● **SUPPLIED MATERIAL**:
◆ ◆ ◆

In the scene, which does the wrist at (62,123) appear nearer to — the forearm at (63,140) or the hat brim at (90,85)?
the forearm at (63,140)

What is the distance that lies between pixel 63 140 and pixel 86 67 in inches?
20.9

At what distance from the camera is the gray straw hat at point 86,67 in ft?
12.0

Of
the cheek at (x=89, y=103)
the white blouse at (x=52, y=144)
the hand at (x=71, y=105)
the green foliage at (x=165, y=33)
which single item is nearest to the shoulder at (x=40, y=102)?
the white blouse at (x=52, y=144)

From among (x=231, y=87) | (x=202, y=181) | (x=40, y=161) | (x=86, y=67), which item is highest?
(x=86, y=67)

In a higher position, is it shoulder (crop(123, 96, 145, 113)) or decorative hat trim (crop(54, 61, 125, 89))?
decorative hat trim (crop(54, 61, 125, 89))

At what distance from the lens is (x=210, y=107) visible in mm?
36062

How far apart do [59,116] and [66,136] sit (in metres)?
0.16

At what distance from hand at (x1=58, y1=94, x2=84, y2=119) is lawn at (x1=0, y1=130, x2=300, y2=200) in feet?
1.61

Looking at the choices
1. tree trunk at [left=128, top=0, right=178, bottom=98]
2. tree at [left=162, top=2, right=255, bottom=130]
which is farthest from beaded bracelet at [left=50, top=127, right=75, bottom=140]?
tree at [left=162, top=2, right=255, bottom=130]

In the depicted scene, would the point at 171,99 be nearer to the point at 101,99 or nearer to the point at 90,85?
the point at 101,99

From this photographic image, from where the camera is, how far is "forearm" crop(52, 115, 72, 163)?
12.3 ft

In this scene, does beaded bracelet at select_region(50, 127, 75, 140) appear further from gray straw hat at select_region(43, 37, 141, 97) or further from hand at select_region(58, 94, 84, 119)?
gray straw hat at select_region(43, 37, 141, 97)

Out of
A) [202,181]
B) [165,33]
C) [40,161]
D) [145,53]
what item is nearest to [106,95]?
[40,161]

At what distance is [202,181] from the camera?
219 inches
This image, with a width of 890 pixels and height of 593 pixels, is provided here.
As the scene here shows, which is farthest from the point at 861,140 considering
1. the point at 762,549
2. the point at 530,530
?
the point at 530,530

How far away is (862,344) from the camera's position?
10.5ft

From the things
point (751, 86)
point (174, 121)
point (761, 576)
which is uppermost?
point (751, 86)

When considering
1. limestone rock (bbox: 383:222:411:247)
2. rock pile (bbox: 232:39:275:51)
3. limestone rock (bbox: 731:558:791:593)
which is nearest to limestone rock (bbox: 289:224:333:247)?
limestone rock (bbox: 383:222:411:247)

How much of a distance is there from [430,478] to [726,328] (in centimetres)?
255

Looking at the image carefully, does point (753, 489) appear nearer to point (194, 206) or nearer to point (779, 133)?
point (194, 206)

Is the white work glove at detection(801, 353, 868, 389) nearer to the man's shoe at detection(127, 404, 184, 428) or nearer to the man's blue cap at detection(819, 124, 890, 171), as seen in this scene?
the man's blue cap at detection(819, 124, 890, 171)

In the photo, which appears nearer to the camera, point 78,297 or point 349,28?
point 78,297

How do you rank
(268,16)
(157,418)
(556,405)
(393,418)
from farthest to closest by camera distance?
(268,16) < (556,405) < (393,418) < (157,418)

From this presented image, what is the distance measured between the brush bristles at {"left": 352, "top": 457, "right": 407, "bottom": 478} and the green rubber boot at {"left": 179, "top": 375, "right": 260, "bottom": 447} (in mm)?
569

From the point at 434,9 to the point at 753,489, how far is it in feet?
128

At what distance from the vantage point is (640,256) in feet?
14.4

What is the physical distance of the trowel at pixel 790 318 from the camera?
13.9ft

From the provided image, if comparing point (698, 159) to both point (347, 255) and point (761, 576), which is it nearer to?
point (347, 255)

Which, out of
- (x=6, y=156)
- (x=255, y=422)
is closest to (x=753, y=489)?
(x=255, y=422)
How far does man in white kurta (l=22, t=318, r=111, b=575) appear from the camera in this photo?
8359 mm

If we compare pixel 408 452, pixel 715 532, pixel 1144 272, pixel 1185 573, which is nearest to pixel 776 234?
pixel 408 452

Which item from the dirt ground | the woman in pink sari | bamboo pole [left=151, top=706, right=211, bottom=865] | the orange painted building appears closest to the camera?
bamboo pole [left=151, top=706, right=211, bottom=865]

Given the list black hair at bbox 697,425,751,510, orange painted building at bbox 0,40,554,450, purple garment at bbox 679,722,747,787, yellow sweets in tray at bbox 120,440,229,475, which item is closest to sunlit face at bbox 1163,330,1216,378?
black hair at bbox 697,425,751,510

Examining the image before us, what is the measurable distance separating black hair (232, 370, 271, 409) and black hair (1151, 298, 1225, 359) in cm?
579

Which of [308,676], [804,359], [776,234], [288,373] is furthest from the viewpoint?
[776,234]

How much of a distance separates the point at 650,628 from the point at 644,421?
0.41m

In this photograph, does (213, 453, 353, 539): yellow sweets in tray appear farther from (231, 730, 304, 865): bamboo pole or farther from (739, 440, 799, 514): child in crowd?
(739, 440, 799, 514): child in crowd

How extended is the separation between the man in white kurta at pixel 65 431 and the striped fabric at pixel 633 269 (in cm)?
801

◆ ◆ ◆

● **TASK DETAILS**: Make a verbatim copy of every entry shown above.

● **IN RESPONSE**:
In the scene, which does the wrist at (62,123) appear nearer to — the forearm at (63,140) or the hat brim at (90,85)?
the forearm at (63,140)

What is the distance that lies between pixel 63 140 and pixel 86 67 in inches?
20.9

At what distance from the camera is the gray straw hat at point 86,67 in ft?
12.0

Of
the cheek at (x=89, y=103)
the white blouse at (x=52, y=144)
the hand at (x=71, y=105)
the green foliage at (x=165, y=33)
which single item is nearest to the shoulder at (x=40, y=102)?
the white blouse at (x=52, y=144)

From among (x=231, y=87) | (x=202, y=181) | (x=40, y=161) | (x=86, y=67), which item is highest?
(x=86, y=67)

In a higher position, is it shoulder (crop(123, 96, 145, 113)) or decorative hat trim (crop(54, 61, 125, 89))?
decorative hat trim (crop(54, 61, 125, 89))

At what distance from the lens is (x=210, y=107) visible in mm?
36062

How far apart do [59,116] and [66,136] sit (in metres)?
0.16

At what distance from hand at (x1=58, y1=94, x2=84, y2=119) is lawn at (x1=0, y1=130, x2=300, y2=200) in feet?
1.61

Looking at the choices
1. tree trunk at [left=128, top=0, right=178, bottom=98]
2. tree at [left=162, top=2, right=255, bottom=130]
which is farthest from beaded bracelet at [left=50, top=127, right=75, bottom=140]?
tree at [left=162, top=2, right=255, bottom=130]

In the depicted scene, would the point at 171,99 be nearer to the point at 101,99 or nearer to the point at 90,85?
the point at 101,99

From this photographic image, from where the camera is, how far is "forearm" crop(52, 115, 72, 163)?
12.3 ft

In this scene, does beaded bracelet at select_region(50, 127, 75, 140) appear further from gray straw hat at select_region(43, 37, 141, 97) or further from hand at select_region(58, 94, 84, 119)?
gray straw hat at select_region(43, 37, 141, 97)

Out of
A) [202,181]
B) [165,33]
C) [40,161]
D) [145,53]
what item is nearest to [106,95]?
[40,161]

At what distance is [202,181] from the camera?
219 inches
This image, with a width of 890 pixels and height of 593 pixels, is provided here.
As the scene here shows, which is farthest from the point at 861,140 considering
1. the point at 762,549
2. the point at 530,530
?
the point at 530,530

How far away is (862,344) from the camera's position?
10.5ft

From the things
point (751, 86)
point (174, 121)
point (761, 576)
which is uppermost?
point (751, 86)

When considering
1. limestone rock (bbox: 383:222:411:247)
2. rock pile (bbox: 232:39:275:51)
3. limestone rock (bbox: 731:558:791:593)
which is nearest to limestone rock (bbox: 289:224:333:247)?
limestone rock (bbox: 383:222:411:247)

How much of a distance is there from [430,478] to [726,328] (in centimetres)?
255

Looking at the image carefully, does point (753, 489) appear nearer to point (194, 206) or nearer to point (779, 133)?
point (194, 206)

Is the white work glove at detection(801, 353, 868, 389) nearer to the man's shoe at detection(127, 404, 184, 428) or nearer to the man's blue cap at detection(819, 124, 890, 171), as seen in this scene?
the man's blue cap at detection(819, 124, 890, 171)

In the photo, which appears nearer to the camera, point 78,297 or point 349,28?
point 78,297

How do you rank
(268,16)
(157,418)
(556,405)
(393,418)
from farthest to closest by camera distance?
(268,16) < (556,405) < (393,418) < (157,418)

From this presented image, what is the distance measured between the brush bristles at {"left": 352, "top": 457, "right": 407, "bottom": 478} and the green rubber boot at {"left": 179, "top": 375, "right": 260, "bottom": 447} (in mm)?
569

From the point at 434,9 to the point at 753,489, how far is it in feet?
128

At what distance from the vantage point is (640,256) in feet?
14.4

What is the physical distance of the trowel at pixel 790 318 from the camera?
13.9ft

From the provided image, if comparing point (698, 159) to both point (347, 255) and point (761, 576), which is it nearer to?
point (347, 255)

Which, out of
- (x=6, y=156)
- (x=255, y=422)
is closest to (x=753, y=489)?
(x=255, y=422)
How far does man in white kurta (l=22, t=318, r=111, b=575) appear from the camera in this photo?
8359 mm

If we compare pixel 408 452, pixel 715 532, pixel 1144 272, pixel 1185 573, which is nearest to pixel 776 234?
pixel 408 452

Which item from the dirt ground | the woman in pink sari | bamboo pole [left=151, top=706, right=211, bottom=865] | the orange painted building appears closest to the camera?
bamboo pole [left=151, top=706, right=211, bottom=865]

Given the list black hair at bbox 697,425,751,510, orange painted building at bbox 0,40,554,450, purple garment at bbox 679,722,747,787, yellow sweets in tray at bbox 120,440,229,475, which item is closest to sunlit face at bbox 1163,330,1216,378?
black hair at bbox 697,425,751,510

Examining the image before us, what is the measurable distance separating black hair (232, 370, 271, 409) and black hair (1151, 298, 1225, 359) in cm?
579

Which of [308,676], [804,359], [776,234], [288,373] is furthest from the viewpoint?
[776,234]

How much of a distance separates the point at 650,628 from the point at 644,421?
0.41m

In this photograph, does (213, 453, 353, 539): yellow sweets in tray appear farther from (231, 730, 304, 865): bamboo pole or farther from (739, 440, 799, 514): child in crowd?
(739, 440, 799, 514): child in crowd

How extended is the separation between the man in white kurta at pixel 65 431 and the striped fabric at pixel 633 269 (in cm)?
801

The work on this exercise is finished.